In a data engineering pipeline the design of the underlying source files will inevitably change at some point in time. This might be well communicated or it might not be.
Schema evolution is the term used to describe the process of adapting a pipeline to a change in requirements, such as the scenario described above. It could incorporate:
- Adding / removing fields
- Changing data types
For example, a third party API makes changes to its payload so a field which was previously an integer is now a string. This could then cause errors in the transform stage of an ELT pipeline.
There are 2 key approaches to schema evolution: forward compatibility and backward compatibility.
- Forward compatibility means the new data structure is designed to work with older versions of the schema,
- Whereas backwards compatibility means the older data is still usable in the new schema design.
Defining a schema
There are two methods to managing schema: schema-on-write or schema-on read.
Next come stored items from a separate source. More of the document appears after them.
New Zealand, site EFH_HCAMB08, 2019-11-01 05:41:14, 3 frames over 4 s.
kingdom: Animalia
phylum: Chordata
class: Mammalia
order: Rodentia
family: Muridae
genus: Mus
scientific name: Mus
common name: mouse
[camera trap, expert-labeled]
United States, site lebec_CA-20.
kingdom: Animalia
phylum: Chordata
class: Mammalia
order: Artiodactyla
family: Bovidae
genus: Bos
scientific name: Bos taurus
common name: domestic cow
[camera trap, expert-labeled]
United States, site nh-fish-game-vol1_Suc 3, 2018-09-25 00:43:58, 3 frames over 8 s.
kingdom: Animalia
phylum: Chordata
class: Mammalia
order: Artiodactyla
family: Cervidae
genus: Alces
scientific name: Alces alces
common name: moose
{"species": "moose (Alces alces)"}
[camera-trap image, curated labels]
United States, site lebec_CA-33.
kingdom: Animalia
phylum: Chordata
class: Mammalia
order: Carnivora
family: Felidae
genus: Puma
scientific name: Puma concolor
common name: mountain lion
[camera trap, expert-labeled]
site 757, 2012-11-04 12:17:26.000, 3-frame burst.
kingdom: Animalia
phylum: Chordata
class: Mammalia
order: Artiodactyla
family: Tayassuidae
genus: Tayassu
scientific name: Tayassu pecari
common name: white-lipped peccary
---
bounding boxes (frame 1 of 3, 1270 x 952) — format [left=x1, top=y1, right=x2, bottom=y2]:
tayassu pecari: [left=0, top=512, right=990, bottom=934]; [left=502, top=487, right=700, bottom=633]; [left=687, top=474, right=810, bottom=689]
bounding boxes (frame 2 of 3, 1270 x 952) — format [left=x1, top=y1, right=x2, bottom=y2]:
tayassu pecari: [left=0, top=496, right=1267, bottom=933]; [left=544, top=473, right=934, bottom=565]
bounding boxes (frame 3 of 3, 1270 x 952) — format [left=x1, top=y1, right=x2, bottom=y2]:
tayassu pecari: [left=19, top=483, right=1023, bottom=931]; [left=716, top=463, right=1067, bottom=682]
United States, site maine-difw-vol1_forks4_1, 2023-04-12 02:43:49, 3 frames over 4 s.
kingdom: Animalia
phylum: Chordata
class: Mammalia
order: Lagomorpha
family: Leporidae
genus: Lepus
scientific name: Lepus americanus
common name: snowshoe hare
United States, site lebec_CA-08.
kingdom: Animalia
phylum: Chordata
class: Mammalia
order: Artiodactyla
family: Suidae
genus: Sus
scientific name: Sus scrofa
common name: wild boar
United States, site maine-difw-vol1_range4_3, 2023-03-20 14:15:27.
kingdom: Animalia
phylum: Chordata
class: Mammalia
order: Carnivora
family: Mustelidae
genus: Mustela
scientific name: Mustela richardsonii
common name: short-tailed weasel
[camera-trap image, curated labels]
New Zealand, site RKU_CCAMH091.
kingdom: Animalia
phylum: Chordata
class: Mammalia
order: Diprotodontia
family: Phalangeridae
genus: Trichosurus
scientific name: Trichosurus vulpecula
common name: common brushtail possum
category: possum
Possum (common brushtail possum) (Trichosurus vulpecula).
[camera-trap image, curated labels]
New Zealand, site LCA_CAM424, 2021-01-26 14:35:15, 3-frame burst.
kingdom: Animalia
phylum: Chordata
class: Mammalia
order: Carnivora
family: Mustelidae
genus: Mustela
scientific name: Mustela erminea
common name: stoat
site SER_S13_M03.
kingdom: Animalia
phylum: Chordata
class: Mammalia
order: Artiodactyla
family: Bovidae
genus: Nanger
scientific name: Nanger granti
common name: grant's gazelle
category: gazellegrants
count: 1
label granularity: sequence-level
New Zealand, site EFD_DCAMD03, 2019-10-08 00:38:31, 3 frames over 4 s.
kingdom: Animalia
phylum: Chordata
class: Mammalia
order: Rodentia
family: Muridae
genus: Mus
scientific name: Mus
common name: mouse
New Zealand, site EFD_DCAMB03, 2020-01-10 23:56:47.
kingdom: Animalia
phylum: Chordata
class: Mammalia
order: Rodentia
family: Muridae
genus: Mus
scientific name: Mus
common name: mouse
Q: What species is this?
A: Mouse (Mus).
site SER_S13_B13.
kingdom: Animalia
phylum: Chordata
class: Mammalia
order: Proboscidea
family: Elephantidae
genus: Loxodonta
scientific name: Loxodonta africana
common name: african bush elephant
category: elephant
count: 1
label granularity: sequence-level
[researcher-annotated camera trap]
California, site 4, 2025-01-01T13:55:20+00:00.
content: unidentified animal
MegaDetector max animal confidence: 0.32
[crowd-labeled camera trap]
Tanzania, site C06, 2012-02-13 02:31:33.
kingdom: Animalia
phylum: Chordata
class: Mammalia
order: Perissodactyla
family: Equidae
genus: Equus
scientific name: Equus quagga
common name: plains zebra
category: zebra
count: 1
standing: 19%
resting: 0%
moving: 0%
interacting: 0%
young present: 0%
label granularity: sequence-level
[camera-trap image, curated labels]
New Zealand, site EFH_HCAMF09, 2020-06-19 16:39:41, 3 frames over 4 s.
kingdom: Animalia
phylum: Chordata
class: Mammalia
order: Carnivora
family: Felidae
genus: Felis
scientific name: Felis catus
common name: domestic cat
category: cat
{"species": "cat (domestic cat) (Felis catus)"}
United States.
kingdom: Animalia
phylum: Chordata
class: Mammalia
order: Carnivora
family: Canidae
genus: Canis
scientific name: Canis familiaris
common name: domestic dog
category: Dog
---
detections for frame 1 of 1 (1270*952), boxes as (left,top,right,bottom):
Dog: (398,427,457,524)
Feature | Schema on Write | Schema on Read |
---|---|---|
When Schema is Applied | When writing the data | When reading the data |
Flexibility | Inflexible and rigid | Really flexible (think contortionist) |
Data Integrity | Enforces data standards, super trustworthy | Not so great, risk of quality issues |
Use Case | Traditional relational databases | Data lakes |
Performance | Really quick due to predefined structure | Slower as structure is defined on processing |
Examples | Oracle, SSMS | Snowflake, Amazon S3 |
How do I choose which one?
Let's think about what the strengths and weaknesses of each method are.
Schema-on-Write
Pros:
- Data quality can definitely be relied on
- Loading is quick since structure is defined
- If the source data changes nothing will be loaded, so nothing bad can get loaded
Cons:
- Resource intensive to make small changes: adding a column could be a long task
- You might have to drop all your data to repopulate the new table - if this goes wrong there could be some major issues
- We’ve brought everything from the source because its there but might not actually need it
Schema-on-Read
Pros:
- Super flexible, great for proof of concept work
- Real time data streaming
- Allows organizations to work directly with the raw data
- Lets analysts look for insights without the initial data structure
Cons:
- It can be slow, resource intensive and expensive ( increased cloud platform costs)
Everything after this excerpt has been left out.